◆ Stored data ◆
————

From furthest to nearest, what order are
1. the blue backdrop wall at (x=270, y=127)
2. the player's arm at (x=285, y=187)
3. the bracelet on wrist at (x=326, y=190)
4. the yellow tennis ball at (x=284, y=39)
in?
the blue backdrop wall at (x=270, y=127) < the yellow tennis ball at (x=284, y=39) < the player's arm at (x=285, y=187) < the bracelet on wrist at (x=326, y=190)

————

◆ What you need to do ◆
Please copy the items above word for word, reproducing every line unchanged.

◆ Response to the task ◆
From furthest to nearest, what order are
1. the blue backdrop wall at (x=270, y=127)
2. the player's arm at (x=285, y=187)
3. the bracelet on wrist at (x=326, y=190)
4. the yellow tennis ball at (x=284, y=39)
in?
the blue backdrop wall at (x=270, y=127) < the yellow tennis ball at (x=284, y=39) < the player's arm at (x=285, y=187) < the bracelet on wrist at (x=326, y=190)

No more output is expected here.